Like most, if not all, other causes, race has degenerated into a racket. It is very easy to imagine this very speech being given by a future Glenn 50 years from now, because perpetuating racism, or the idea of racism, is advantageous to a great many people. It helps those people sell books, it gives them political power, it puts them on a media platform. They have no incentive to listen to, let alone agree, with anything in this speech and every incentive to do the opposite.

This is how activism works. Its role is not to solve issues; it is to perpetuate them for as long as possible. The idea that life for minorities today is unchanged from, say, the 1940s is patently offensive and also insulting to the people who lived in those times. When a person who has no concept of what it was like to live in the "colored only" era acts as if life is unchanged, that person's attempt at drawing equivalency between now and then deserves ridicule, not head-nodding.
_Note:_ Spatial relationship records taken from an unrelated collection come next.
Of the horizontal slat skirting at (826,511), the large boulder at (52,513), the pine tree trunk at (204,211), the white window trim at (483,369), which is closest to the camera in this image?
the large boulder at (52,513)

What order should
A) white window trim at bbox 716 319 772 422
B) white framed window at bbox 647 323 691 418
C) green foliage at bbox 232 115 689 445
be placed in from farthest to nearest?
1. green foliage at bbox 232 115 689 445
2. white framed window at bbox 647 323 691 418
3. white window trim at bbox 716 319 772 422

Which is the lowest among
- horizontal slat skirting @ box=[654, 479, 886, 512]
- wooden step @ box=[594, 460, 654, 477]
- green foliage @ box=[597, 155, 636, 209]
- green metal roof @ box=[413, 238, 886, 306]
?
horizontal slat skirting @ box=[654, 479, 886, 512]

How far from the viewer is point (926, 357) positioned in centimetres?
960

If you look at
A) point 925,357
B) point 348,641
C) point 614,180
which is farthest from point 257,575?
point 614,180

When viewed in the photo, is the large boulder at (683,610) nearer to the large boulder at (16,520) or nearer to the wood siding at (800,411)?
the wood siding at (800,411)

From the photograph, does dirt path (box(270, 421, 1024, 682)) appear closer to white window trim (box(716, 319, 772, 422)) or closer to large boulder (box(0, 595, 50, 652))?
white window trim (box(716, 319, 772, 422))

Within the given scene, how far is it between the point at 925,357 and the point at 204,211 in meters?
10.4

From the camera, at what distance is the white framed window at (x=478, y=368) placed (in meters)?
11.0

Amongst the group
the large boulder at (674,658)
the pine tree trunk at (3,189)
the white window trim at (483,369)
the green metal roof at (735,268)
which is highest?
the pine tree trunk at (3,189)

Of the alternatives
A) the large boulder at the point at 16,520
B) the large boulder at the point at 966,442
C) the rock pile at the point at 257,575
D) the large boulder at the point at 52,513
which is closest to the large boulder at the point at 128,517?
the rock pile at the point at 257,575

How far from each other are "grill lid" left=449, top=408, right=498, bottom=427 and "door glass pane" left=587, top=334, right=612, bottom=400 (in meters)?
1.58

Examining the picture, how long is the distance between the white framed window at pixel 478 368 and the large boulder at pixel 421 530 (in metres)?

The word "racism" itself has been cheapened to the point of being worthless. This was most recently evidenced by the SCOTUS nomination hearings for Ms. Jackson, during which we were told that the only possible opposition was based on skin color. This fails, epically, on two counts: first, many of the people making that declaration were around for the Kavanaugh hearings, when a white man was accused of being a serial rapist with zero evidence. Second, the support for Ms. Jackson was based in large part on her being black and a woman. None of the supporters could tell you a think about her judicial background; on the contrary, they ran from any questions about her record. Because she is black and that's enough. Tell me again which group is more closely aligned with racist behavior.